> _PROBLEM TO WORK ON_: Would you output the entries below only from the line containing "DOMINÉ, A., RÖMER, J., DITTER, M." through the line containing "LAROUSSE. ESCOLA DE", exactly as they stand and with both ends included?

> _EXERCISE INPUTS_:

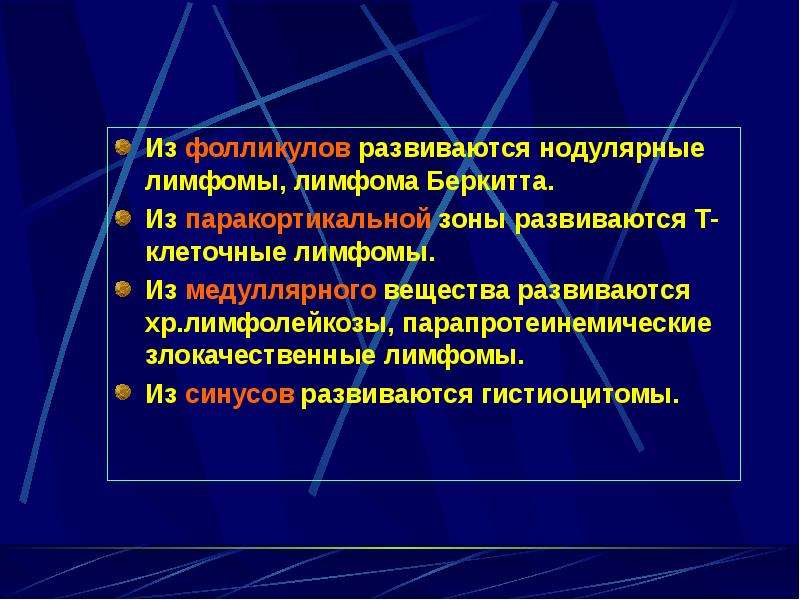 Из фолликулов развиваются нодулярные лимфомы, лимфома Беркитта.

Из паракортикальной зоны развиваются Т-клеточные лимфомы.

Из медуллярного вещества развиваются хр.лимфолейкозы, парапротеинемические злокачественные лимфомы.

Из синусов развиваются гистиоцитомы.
...
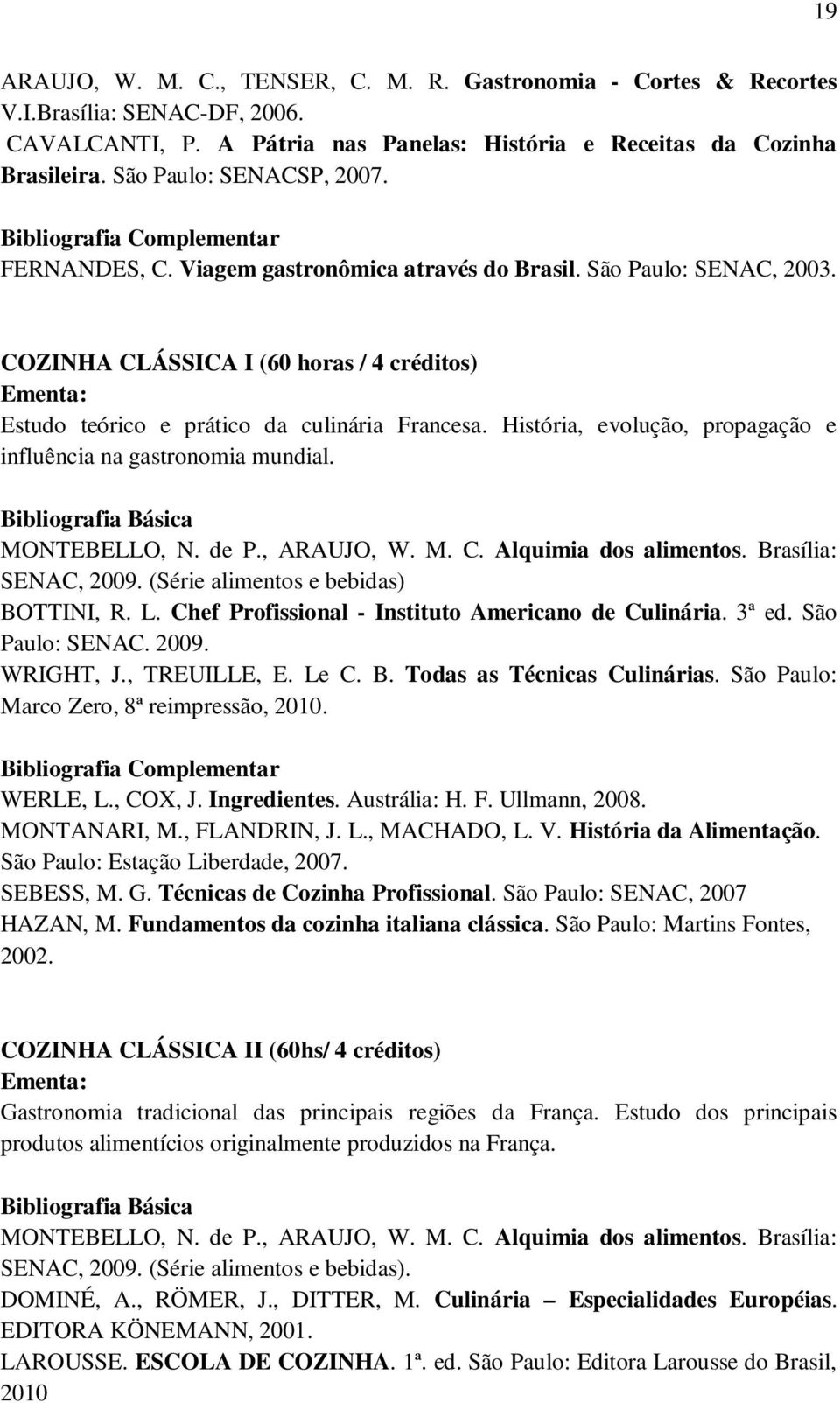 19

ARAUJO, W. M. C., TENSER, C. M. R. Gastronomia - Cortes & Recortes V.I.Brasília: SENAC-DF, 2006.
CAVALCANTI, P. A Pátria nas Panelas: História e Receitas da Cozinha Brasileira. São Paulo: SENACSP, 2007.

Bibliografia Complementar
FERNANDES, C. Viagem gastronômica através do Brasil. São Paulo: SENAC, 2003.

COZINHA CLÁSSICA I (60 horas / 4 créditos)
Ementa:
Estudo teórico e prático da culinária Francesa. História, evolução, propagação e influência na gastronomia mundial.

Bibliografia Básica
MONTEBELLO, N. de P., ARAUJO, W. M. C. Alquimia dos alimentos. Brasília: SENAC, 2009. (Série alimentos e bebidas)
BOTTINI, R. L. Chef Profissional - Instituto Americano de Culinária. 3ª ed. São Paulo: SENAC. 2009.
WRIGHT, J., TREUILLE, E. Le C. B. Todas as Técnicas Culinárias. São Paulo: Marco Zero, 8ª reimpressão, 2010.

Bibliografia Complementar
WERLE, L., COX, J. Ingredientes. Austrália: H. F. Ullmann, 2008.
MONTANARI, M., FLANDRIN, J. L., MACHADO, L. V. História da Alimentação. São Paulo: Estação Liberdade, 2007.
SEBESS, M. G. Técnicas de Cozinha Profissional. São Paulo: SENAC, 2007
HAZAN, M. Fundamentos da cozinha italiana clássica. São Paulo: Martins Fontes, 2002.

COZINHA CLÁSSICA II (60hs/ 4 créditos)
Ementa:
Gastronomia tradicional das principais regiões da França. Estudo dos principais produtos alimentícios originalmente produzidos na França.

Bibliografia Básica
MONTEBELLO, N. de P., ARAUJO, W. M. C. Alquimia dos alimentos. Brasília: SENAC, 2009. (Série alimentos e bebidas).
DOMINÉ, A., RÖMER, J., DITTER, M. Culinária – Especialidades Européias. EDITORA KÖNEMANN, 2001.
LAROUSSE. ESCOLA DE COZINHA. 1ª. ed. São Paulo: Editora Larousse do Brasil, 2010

> _WRITTEN ANSWER_:
DOMINÉ, A., RÖMER, J., DITTER, M. Culinária – Especialidades Européias. EDITORA KÖNEMANN, 2001.
LAROUSSE. ESCOLA DE COZINHA. 1ª. ed. São Paulo: Editora Larousse do Brasil, 2010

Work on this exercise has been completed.